On avait beau être en décembre et être la nuit, Féli n'avait pas froid. Elle marchait à présent dans le parc avec Charlie, il était étrangement silencieux, mais cela ne la dérangeait pas, Eric aussi avait été silencieux et elle avait passé des journées entières, étant enfant, sans parler.
Ils arrivèrent devant la fontaine, vide et éteinte en hiver. Le pas de Charlie ralentit et s'arrêta, entrainant Féli avec lui. Elle se tourna vers lui en cherchant une explication sur son visage, il avait l'air confus.
-Féli…Je…Charlie passa une main dans ses cheveux, c'était vraiment plus dur que ce qu'il avait imaginé, et pourtant il avait répété la scène avec Anna. Tu sais que je suis complètement dingue de toi, et la vérité est que je veux passer le reste de ma vie dans cet état, et que je veux te voir tous les matins en me réveillant, et tous les soirs en me couchant et…
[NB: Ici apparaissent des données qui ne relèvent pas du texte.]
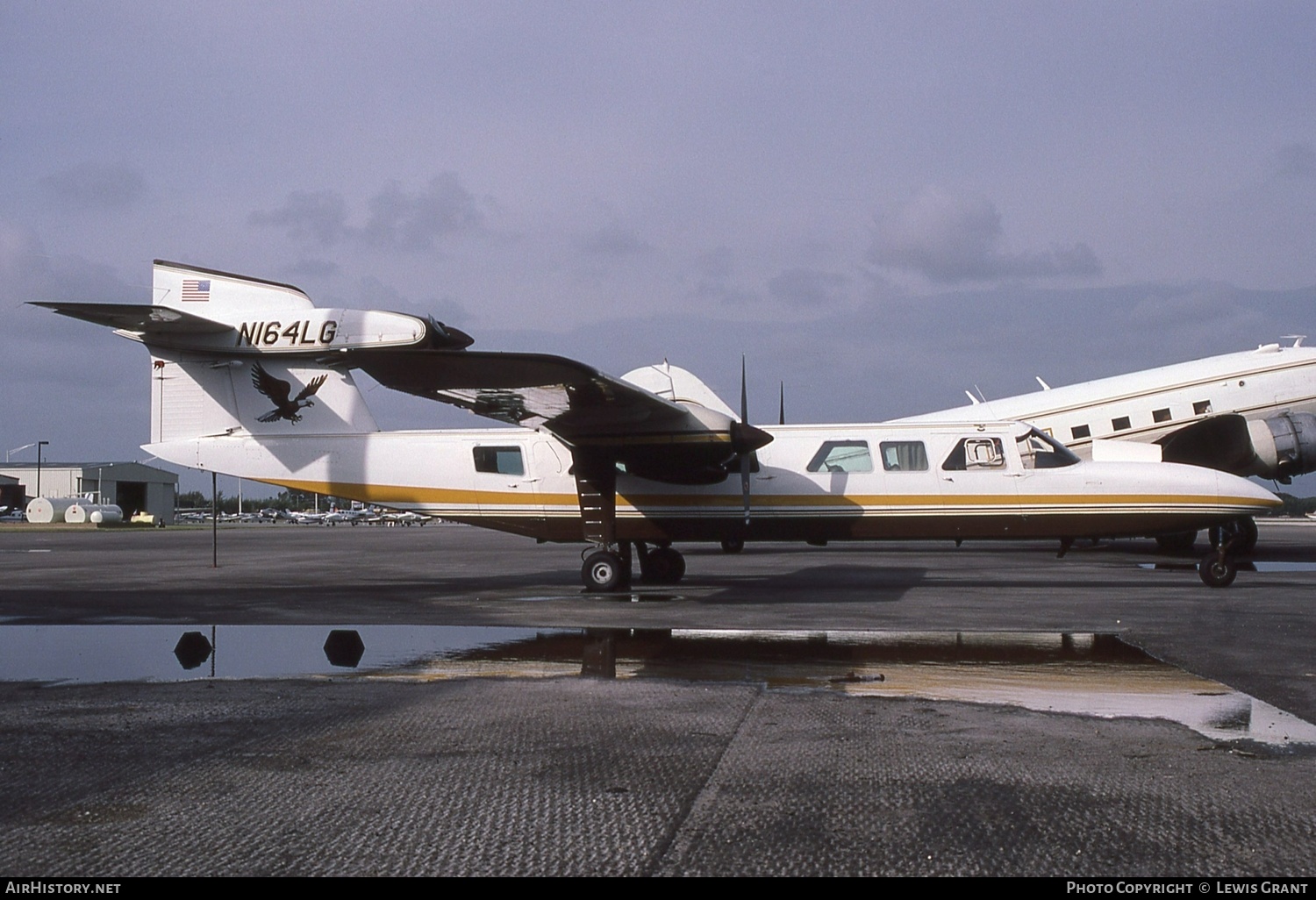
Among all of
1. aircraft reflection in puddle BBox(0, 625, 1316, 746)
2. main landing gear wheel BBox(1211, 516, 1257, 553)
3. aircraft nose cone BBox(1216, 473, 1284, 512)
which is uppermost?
aircraft nose cone BBox(1216, 473, 1284, 512)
-Charlie, l'interrompit Féli, je…
-Je sais. Je sais qu'on passe notre temps à se mentir. Comme l'a dit ton frère, pas de questions, ni pour toi, ni pour moi. Mais ce n'est pas l'essentiel Féli. Oui, il faut pouvoir se faire confiance pour vivre ensemble. Je te fais confiance sur le fait que tu ne me caches rien de grave, ou rien sur nous, et j'espère que tu as la même confiance en moi. Alors oui on va continuer à se mentir, à ne pas poser de questions, mais ce sera sur notre travail ou autre, pas sur nous, pas sur nos sentiments, tant qu'on se dit la vérité là-dessus, tout ira bien. Alors Féli, est-ce que tu accepterais de me laisser te mentir pour tout le reste de ma vie ? Est-ce que tu me ferais l'insigne honneur de devenir ma femme ?
Charlie savait qu'il ne rougissait pas, il n'était plus à ce stade, il savait aussi qu'elle allait dire oui, il le voyait dans le pétillement de ses yeux, et il sentit un sourire béat se dessiner malgré lui sur ses lèvres. Il entendit à peine sa réponse, mais il l'entendit tout de même et fut prêt quand elle se jeta à son cou. Il n'avait jamais été aussi heureux.